Проснулся Витька дома. Он лежал на полу у входной двери,
на животе. Слегка приподняв тяжёлую голову, неожиданно для себя заметил в углу козла. Их Доманька, словно человек, сидел на стуле и грозил пальцем.
– Вот я тебя, – с трудом привстал Витька, собираясь прогнать наглую скотину, но козлов было уже два. И они строили ему мерзкие рожи.
– Вот я вас, – опираясь дрожащей рукой на спинку дивана, замахнулся на них Виктор. Козлы прыгнули на подоконник и оттуда заблеяли что-то, вроде: «Похме-е-е-ли!»
Взяв табуретку, Витька бросил, что было силы, ею в козлов. Звякнуло стекло. Козлы всё так же требовали их похмелить, ехидно выставляя жёлтые кривые зубы. Едва передвигая ноги, Витька приблизился к окну и кулаком ударил в морду одного из козлов.
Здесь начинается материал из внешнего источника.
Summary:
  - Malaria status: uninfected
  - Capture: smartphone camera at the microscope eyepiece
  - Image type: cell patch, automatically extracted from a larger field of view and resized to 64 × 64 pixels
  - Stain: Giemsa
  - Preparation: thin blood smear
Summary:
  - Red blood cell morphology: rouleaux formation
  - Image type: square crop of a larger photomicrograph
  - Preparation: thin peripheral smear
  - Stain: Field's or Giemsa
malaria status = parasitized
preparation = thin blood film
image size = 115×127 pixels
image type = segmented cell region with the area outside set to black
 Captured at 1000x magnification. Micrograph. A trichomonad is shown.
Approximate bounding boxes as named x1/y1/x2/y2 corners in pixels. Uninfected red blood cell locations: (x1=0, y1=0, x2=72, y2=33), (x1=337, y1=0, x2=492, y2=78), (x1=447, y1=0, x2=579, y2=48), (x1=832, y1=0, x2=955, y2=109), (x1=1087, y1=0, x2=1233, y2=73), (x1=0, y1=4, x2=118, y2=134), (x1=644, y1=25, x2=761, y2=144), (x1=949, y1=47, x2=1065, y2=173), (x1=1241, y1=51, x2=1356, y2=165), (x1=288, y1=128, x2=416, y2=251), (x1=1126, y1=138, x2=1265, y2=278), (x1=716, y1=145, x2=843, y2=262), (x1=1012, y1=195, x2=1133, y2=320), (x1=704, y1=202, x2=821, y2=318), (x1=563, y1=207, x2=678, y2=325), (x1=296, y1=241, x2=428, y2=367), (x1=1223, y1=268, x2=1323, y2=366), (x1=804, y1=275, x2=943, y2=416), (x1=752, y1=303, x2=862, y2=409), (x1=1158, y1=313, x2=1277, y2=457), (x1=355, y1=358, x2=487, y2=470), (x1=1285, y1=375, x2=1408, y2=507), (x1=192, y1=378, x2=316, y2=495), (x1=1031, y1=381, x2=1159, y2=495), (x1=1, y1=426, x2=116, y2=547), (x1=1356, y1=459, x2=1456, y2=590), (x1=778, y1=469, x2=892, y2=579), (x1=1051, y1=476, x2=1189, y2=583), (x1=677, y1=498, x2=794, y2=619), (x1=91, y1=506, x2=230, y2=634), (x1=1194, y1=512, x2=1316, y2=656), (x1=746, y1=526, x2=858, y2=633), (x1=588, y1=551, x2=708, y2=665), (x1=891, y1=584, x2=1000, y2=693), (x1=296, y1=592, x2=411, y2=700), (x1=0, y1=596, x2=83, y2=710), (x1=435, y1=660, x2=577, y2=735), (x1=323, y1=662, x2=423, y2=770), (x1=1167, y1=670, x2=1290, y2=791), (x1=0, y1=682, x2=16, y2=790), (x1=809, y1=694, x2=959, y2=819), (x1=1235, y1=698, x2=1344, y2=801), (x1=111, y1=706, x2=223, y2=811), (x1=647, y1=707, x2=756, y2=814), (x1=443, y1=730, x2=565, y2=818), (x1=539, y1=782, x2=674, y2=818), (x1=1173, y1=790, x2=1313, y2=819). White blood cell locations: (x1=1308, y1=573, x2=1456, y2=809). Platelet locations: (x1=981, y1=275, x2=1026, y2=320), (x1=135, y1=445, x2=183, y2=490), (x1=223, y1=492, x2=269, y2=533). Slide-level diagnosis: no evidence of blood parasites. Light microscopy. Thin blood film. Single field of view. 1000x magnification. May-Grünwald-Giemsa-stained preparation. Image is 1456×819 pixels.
Резкая боль повалила его на пол – кровь хлестала из повреждённой руки. Он закричал и пополз обратно к выходу, но дверь была заперта. Татьяна с вечера, доставив мужа в кухню, заперла её снаружи, чтобы наутро он не куролесил во дворе, где свободно гуляли с выводками цыплят две наседки.
Боль куда-то уходила, Витька расслабился и закрыл глаза. Небывалая истома и покой наполняли усталое, изношенное тело. Страдания и тревоги покидали измученную душу…
Только к вечеру Татьяна открыла дверь кухни и увидела в луже застывшей крови мёртвого мужа.